21. yüzyılda kadın öncülüğünde gerçekleşecek devrim, Kürt halkının özgürlüğünü getirecek. Bu faşist saldırılar karşısında durmak, aynı zamanda erkek egemen zihniyete karşı da savaşmak anlamına geliyor. Tişrîn Barajı’nda gerçekleşen direniş, bizde de daha kararlı mücadele etme ve işgalci Türk ordusunun üzerine gitme isteğini artırıyor. Bu direniş sadece Tişrîn ve Rojava ile sınırlı kalmamalı; bu direniş, dört parça Kürdistan olmak üzere her yere yayılmalı. Tüm Kürtler bu direnişe katılmalı ve bulundukları her yerde işgalci Türk ordusuna karşı savaşmalıdır.”
‘YPJ’NİN DURUŞUYLA ÖZGÜRLÜK MÜCADELESİ DAHA DA BÜYÜYECEK’
Diğer bir YJA STAR gerillası olan Diren Çekdar ise, YPJ’nin rolüne dikkat çekerek şunları söyledi: “Şehit annelerinin düşmana karşı onurlu duruşu ve ‘biz ölümden daha büyüğüz‘sözleri bize büyük bir moral ve cesaret verdi. Bu duruş, tarihe yazılacak. Kadınlar olarak kendi gücünün farkına varmak ve düşmana karşı bir duruş sahibi olmak oldukça önemlidir. İster Rojava olsun ister Bakur, Başur veya Rojhilat olsun tüm anneler bizlerin de annesi ve bizler de onların evlatlarıyız. Biz bu halkın çocuklarıyız. Aynı zihniyete karşı savaşmak, aynı amaçları da doğurur ve biz bu amaç uğruna savaşıyoruz. Bu savaş, zaferle taçlanacak. Savaş tünellerinden Tişrîn Barajı’na ve Qereqozaq direniş tünellerine kadar zafer bizim olacak!”

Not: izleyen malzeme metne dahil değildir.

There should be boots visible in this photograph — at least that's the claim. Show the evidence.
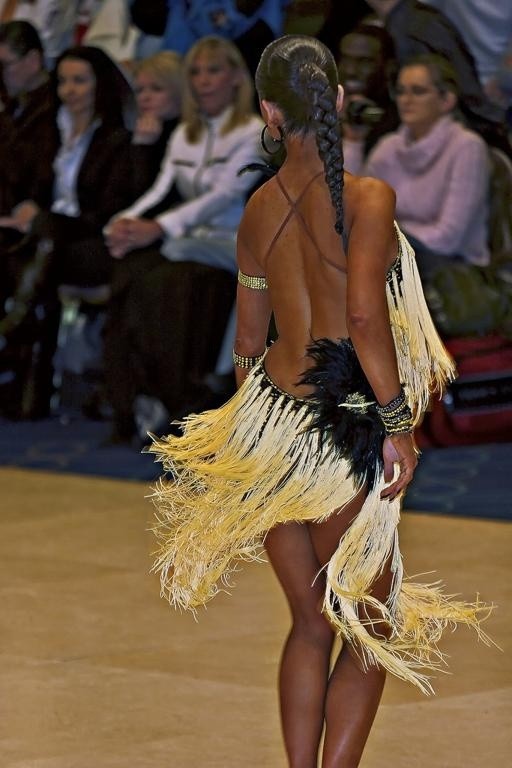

‘MÜCADELEMİZ ÖNDER APO’NUN ÖZGÜRLÜĞÜNE DEK SÜRECEK’
HPG gerillalarından Rêber Botan da Tişrîn Barajı’ndaki direnişin YPG ve YPJ savaşçılarında ne kadar güçlü bir şekilde oturduğunu belirtti ve şöyle devam etti: “Bizler de özgürlük gerillaları olarak uzun yıllardır Kürdistan dağlarında büyük bir mücadele yürütmekteyiz. Yürüttüğümüz mücadele, bugün tüm dünyada büyük bir ses getirdi. İşgalci Türk devleti, yıllardır Kürdistan dağlarında özgürlük gerillalarına karşı tüm teknik imkanları ve gücüyle saldırdı. Ama bu saldırılarından herhangi bir sonuç alamadığı gibi, NATO destekli Türk devleti defalarca bu dağlarda yenilgiye uğradı. İşgalci Türk ordusunun çetelerinde savaşma iradesi ve cesareti kalmadı. Tek güvendikleri şey teknikti bu da gerilla karşısında sonuçsuz kaldı. Bugün de işgalci Türk ordusu, aynı yenilgiyi Tişrîn Barajı’nda direnen YPJ, QSD ve direnen halk karşısında yaşıyor. Tişrîn Barajı’nda gerçekleşen bu direniş, bunun en büyük göstergesidir. Biz de özgürlük gerillaları olarak bu direnişi sahipleniyor ve destekliyoruz. Bu direniş, kesinlikle özgürlüğe ulaşacaktır.”